### What the task asks
Repeat exactly the lines below from the line that contains "Roll, play and sniff" to the last line, inclusive, without the pictures.

### Dataset entries
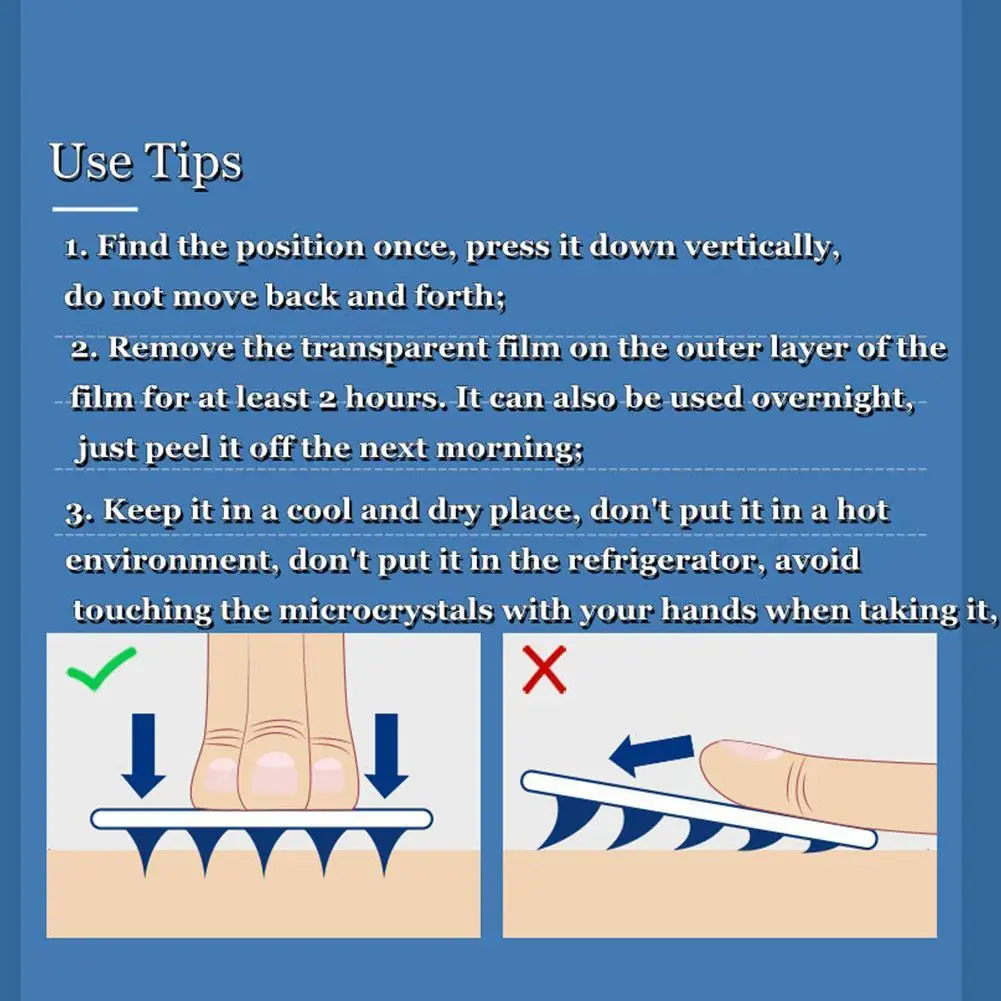 Use Tips

1. Find the position once, press it down vertically, do not move back and forth;

2. Remove the transparent film on the outer layer of the film for at least 2 hours. It can also be used overnight, just peel it off the next morning;

3. Keep it in a cool and dry place, don't put it in a hot environment, don't put it in the refrigerator, avoid touching the microcrystals with your hands when taking it,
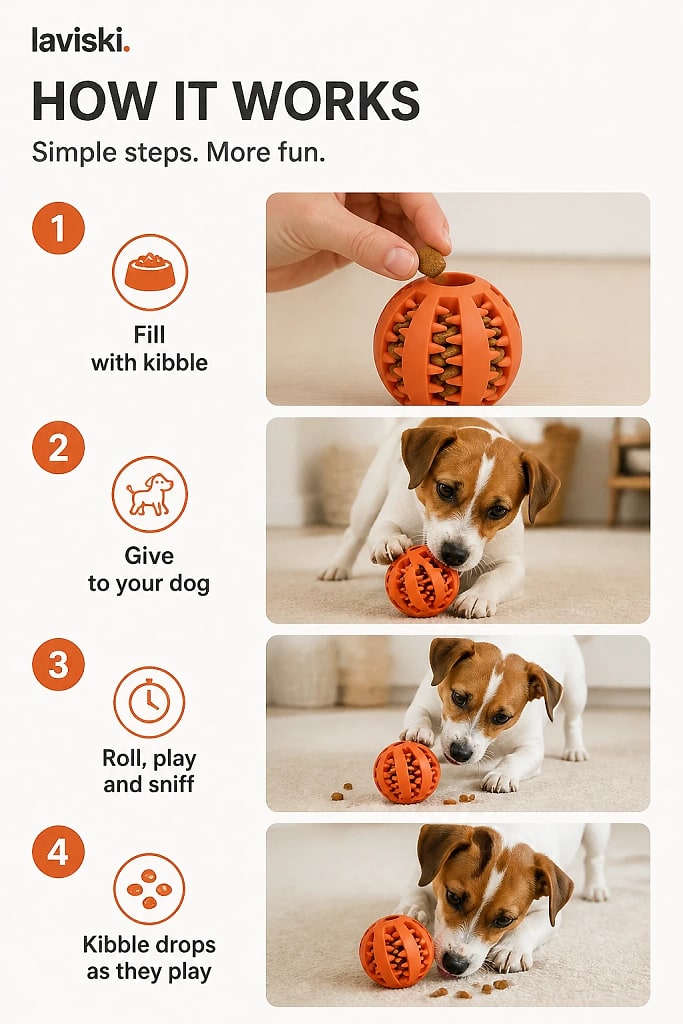 laviski.

HOW IT WORKS

Simple steps. More fun.

1

Fill with kibble

2

Give to your dog

3

Roll, play and sniff

4

Kibble drops as they play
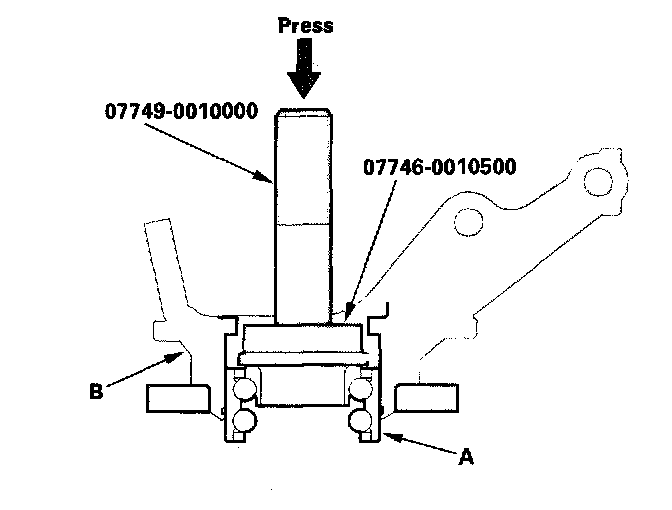 Press

07749-0010000

07746-0010500

B

A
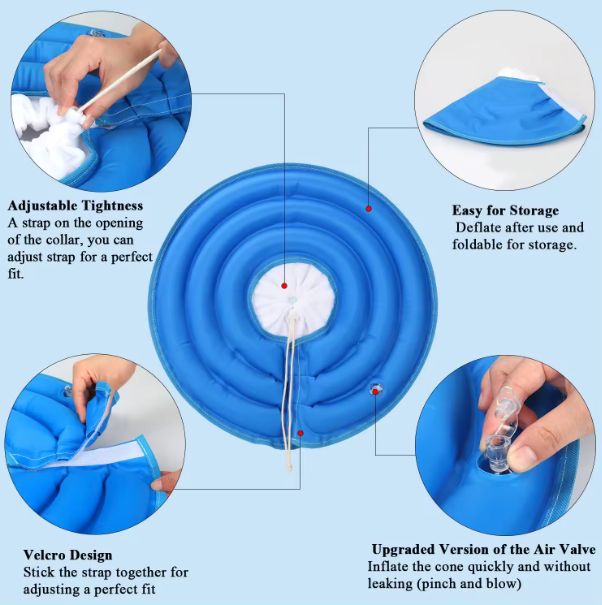 Adjustable Tightness
A strap on the opening of the collar, you can adjust strap for a perfect fit.

Easy for Storage
Deflate after use and foldable for storage.

Velcro Design
Stick the strap together for adjusting a perfect fit

Upgraded Version of the Air Valve
Inflate the cone quickly and without leaking (pinch and blow)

### Answer to this exercise
Roll, play and sniff

4

Kibble drops as they play
 Press

07749-0010000

07746-0010500

B

A
 Adjustable Tightness
A strap on the opening of the collar, you can adjust strap for a perfect fit.

Easy for Storage
Deflate after use and foldable for storage.

Velcro Design
Stick the strap together for adjusting a perfect fit

Upgraded Version of the Air Valve
Inflate the cone quickly and without leaking (pinch and blow)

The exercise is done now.